On remand from the Supreme Court, the Ninth Circuit vacated the district court's order denying defendant's 28 U.S.C. 2255 motion. Defendant alleged that trial counsel rendered ineffective assistance by failing to file a notice of appeal. In this case, the government never had the opportunity to challenge defendant's assertion, because both the district court's and this court's prior rulings held that the collateral attack waiver nonetheless barred the section 2255 motion.

Therefore, the panel held that the district court, on remand, should determine whether defendant expressly instructed his attorney to file a notice of appeal, and if not, whether counsel failed to consult, and if so, whether that failure constituted deficient performance.

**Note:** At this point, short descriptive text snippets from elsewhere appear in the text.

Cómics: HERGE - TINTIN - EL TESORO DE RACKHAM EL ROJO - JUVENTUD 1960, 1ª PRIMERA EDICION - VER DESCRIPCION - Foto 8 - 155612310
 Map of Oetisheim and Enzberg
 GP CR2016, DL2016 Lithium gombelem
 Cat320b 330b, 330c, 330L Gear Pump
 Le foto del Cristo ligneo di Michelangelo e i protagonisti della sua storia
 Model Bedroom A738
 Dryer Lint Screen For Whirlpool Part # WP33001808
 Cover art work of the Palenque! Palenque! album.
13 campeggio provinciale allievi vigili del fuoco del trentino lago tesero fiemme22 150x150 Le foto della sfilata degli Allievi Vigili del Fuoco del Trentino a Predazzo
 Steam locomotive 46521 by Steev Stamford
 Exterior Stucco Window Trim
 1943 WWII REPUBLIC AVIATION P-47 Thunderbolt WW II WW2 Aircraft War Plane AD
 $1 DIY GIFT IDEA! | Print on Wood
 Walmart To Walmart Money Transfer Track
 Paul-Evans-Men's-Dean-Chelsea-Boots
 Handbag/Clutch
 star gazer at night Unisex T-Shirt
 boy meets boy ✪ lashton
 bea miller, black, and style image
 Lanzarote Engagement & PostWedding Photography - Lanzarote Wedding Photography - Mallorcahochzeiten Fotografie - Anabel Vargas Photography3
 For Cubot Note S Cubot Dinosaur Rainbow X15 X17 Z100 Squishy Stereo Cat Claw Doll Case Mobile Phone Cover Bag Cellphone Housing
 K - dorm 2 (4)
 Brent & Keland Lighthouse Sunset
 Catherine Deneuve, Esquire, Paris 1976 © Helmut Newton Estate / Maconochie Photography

Court Description: 28 U.S.C. § 2255 On remand from the Supreme Court, the panel vacated the district court’s order denying Abel Heriberto Fabian- Baltazar’s 28 U.S.C. § 2255 motion claiming, among other things, that trial counsel rendered ineffective assistance by failing to file a notice of appeal; and remanded for further proceedings. This court originally affirmed, holding that the district court did not err by enforcing Fabian-Baltazar’s express waiver of his right to collaterally attack his sentence. The Supreme Court vacated this court’s judgment and remanded for further consideration in light of Garza v. Idaho, 139 S. Ct. 738 (2019), which held that an attorney provides ineffective assistance by failing to file a notice of appeal after a client request that the attorney do so, even if that client has signed an appeal waiver. On remand from the Supreme Court, the government declined to enforce Fabian-Baltazar’s collateral attack waiver, so this court analyzed the case as involving only an appeal waiver. The panel held that the district court, on remand, should determine whether Fabian-Baltazar expressly instructed his attorney to file a notice of appeal, and if not, whether counsel failed to consult, and if so, whether that failure constituted deficient performance.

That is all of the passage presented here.